By default, time runs down the left-hand column, with aircraft and instructors across the top. This makes the grid tall and narrow rather than wide and shallow — the natural shape for a phone screen, and the way most people already think about a day.

For most members, the column headers are simple: one or two aircraft they’re checked out on, one or two instructors they fly with. That’s a grid with maybe three columns. It scrolls vertically through the day, which is exactly how a phone scrolls. Finding a slot is fast.

This works well for:

  • Students booking from their phones, which is most students, most of the time.
  • Clubs where members fly one or two aircraft — the narrow grid feels spacious rather than sparse.
  • Anyone who prefers time to flow top to bottom, which maps naturally to how most people picture their day.

For the large majority of people using FSB, this is simply the better view, so it’s the one they get out of the box.

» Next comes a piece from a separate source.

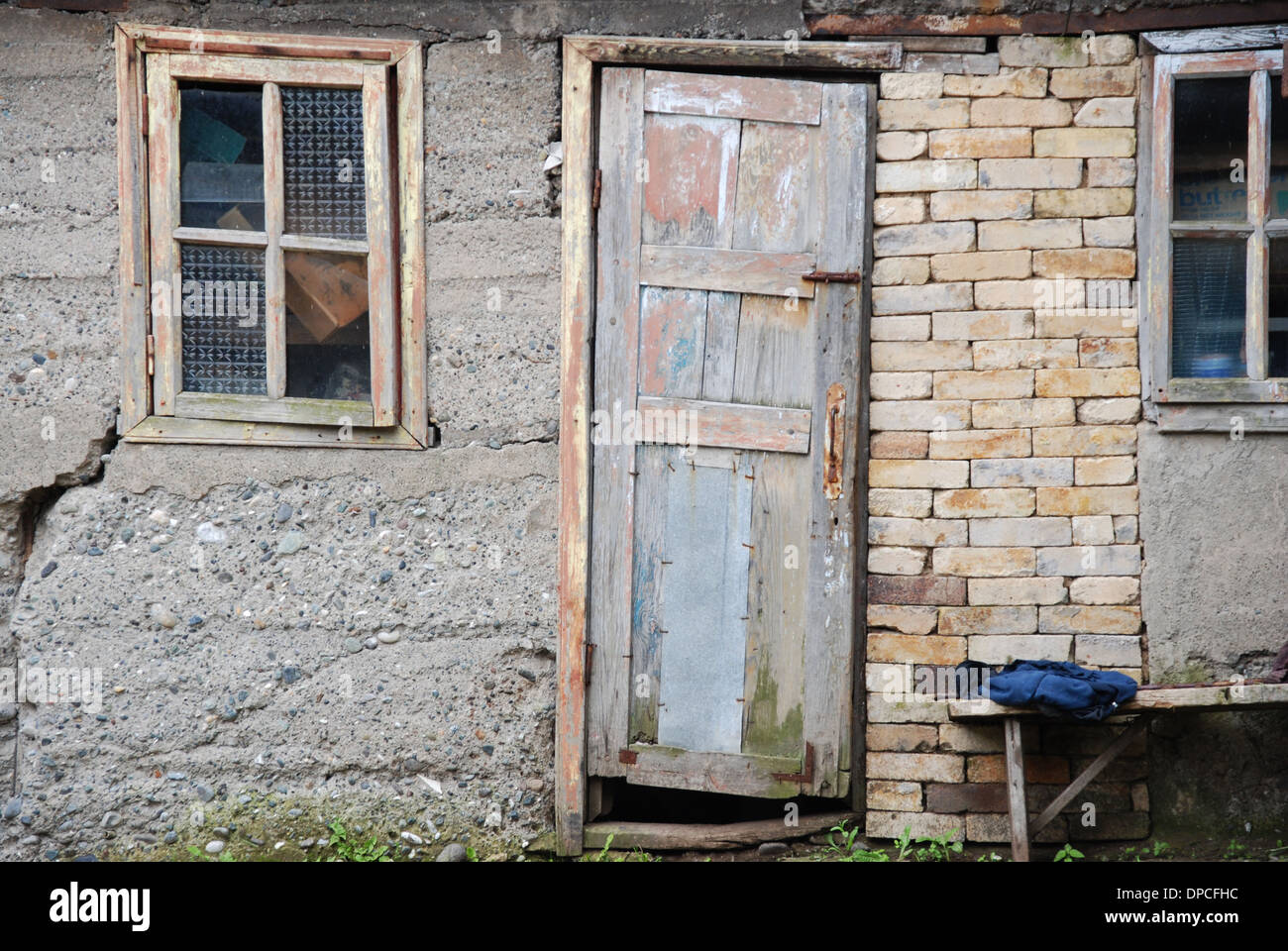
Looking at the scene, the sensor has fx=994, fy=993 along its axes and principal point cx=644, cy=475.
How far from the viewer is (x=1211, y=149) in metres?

The alternative: time across the top

Flip the axes and you get the classic scheduler view. Hours run left to right along the column headers; aircraft and instructors are listed down the rows. At a glance you can see every resource across the full day.

This isn’t the default, but for some people it’s the right choice:

  • Very busy schools with many aircraft and instructors, where seeing the whole fleet in one sweep is the point. A CFI or ground staff member spotting gaps, clashes, and bottlenecks across the operation needs that breadth — and on a desktop at the ops desk, a wide grid is no problem at all.
  • People used to other booking systems. Most schedulers default to time-across-the-top, and there’s real value in familiarity. If that’s the layout someone has used for years, FSB shouldn’t force them to relearn it.
  • Instructors who work across multiple schools. Someone teaching at two clubs may use a time-across-the-top system at one of them. Matching that layout in FSB keeps their day consistent rather than asking them to switch mental models between bookings.

Each user chooses for themselves

The preference lives in your FSB account settings. Switch between orientations any time — it’s remembered for next time. Schools don’t pick one layout for everyone: a student on their phone gets the tall grid by default, while an instructor who prefers the wide view sets it once and keeps it, all within the same system.

There’s no single correct orientation. There’s a sensible default for most people, and a proper alternative for the people the default doesn’t suit.

Why it took a real layout decision to get right

A grid that just flips its axes sounds straightforward. In practice it means rethinking how headers render, how resource labels truncate at different screen widths, and how touch targets behave when time slots become rows rather than columns. We spent the time making both orientations feel native, rather than treating one as an afterthought.

The result is a booking form that works as well for a student in a muddy airfield car park as it does for an staff behind a desk in the ops room.